▶ **Problem details**: Find each line in the items below that contains the word "carport", and copy those lines in full.

▶ **Input data**:

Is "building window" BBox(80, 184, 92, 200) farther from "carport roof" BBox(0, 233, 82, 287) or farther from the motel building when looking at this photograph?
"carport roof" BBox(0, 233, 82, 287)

...

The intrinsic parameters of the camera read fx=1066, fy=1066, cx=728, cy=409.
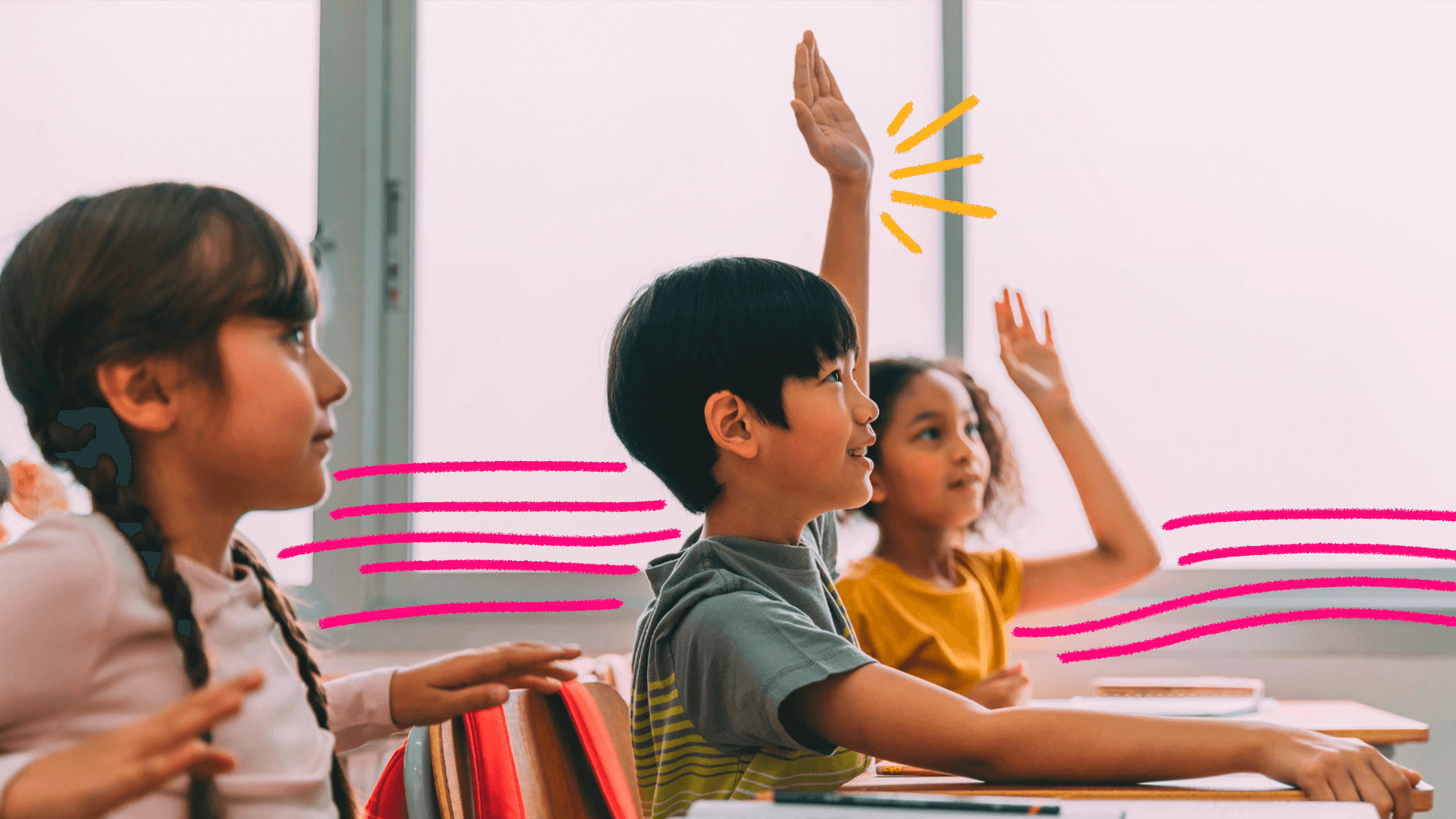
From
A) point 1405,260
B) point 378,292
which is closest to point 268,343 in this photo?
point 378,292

▶ **Solution for this problem**:
Is "building window" BBox(80, 184, 92, 200) farther from "carport roof" BBox(0, 233, 82, 287) or farther from the motel building when looking at this photograph?
"carport roof" BBox(0, 233, 82, 287)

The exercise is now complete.